Post by Logomachist »

It seems to me that Láadan was doomed for several reasons. It's premise- that existing languages are biased against women- is absurd. Languages are spoken by women as much as they are by men, and women therefore have an equal chance to invent and adapt natural languages. GIven the thousands of natural languages that exist in the world, some are probably because of their history slightly biased against women, and some against men. But it would take some kind of act of God or a universal defect in biology or something to arrange it that every single existing natural language is inevitably skewed against one entire sex, in favor of the other.

But even more importantly... Láadan was doomed to failure simply because of its own demographics. Its premise seemed to be very much grounded in radical feminism, and you either fall in with an extreme feminist ideology, or you don't. And most women don't/didn't, and wouldn't want to be labeled as man-haters. Nor do men; although I could see how it might have attracted some curious males interested in seeming open-minded and supportive of the feminist cause, but again the whole radical feminist premise just about suggests that if men adopted it they would inevitably pollute it with their male-ness and that it would ruin everything. Even if it DID catch on within its target demographic, it's still a niche of a niche of a niche and would have a very difficult time staying alive.
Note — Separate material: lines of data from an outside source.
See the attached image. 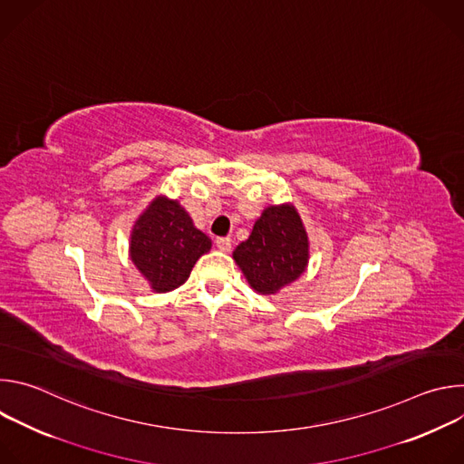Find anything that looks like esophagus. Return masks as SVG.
I'll return each instance as SVG.
<instances>
[{
	"label": "esophagus",
	"mask_w": 464,
	"mask_h": 464,
	"mask_svg": "<svg viewBox=\"0 0 464 464\" xmlns=\"http://www.w3.org/2000/svg\"><path fill=\"white\" fill-rule=\"evenodd\" d=\"M217 247L220 249V251H229L231 249V238H227V237H222V238H217Z\"/></svg>",
	"instance_id": "34e87169"
}]
</instances>
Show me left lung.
Segmentation results:
<instances>
[{
    "mask_svg": "<svg viewBox=\"0 0 464 464\" xmlns=\"http://www.w3.org/2000/svg\"><path fill=\"white\" fill-rule=\"evenodd\" d=\"M233 258L260 295H276L297 281L308 266L310 242L294 204L264 209L247 240L233 251Z\"/></svg>",
    "mask_w": 464,
    "mask_h": 464,
    "instance_id": "1",
    "label": "left lung"
}]
</instances>
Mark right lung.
I'll use <instances>...</instances> for the list:
<instances>
[{"label":"right lung","instance_id":"1","mask_svg":"<svg viewBox=\"0 0 464 464\" xmlns=\"http://www.w3.org/2000/svg\"><path fill=\"white\" fill-rule=\"evenodd\" d=\"M209 249L211 238L192 224L178 200L165 194H158L138 217L128 246L130 260L156 294L179 288Z\"/></svg>","mask_w":464,"mask_h":464}]
</instances>
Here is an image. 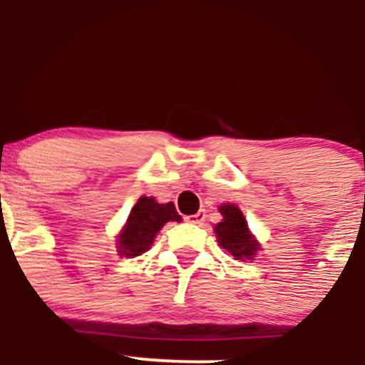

It's best chance would have been, say, if liberal colleges with a strong woman's studies department got the linguistics department to add the language as an elective course, and then it snowballed from there. But even if you got them to do that- how many students do you think wold take the made up language when they could just as well take one of the natural languages that people actually spoke? Well, a lot if the Láadan course was easier. :) But it didn't happen as far as I know, and now it never will.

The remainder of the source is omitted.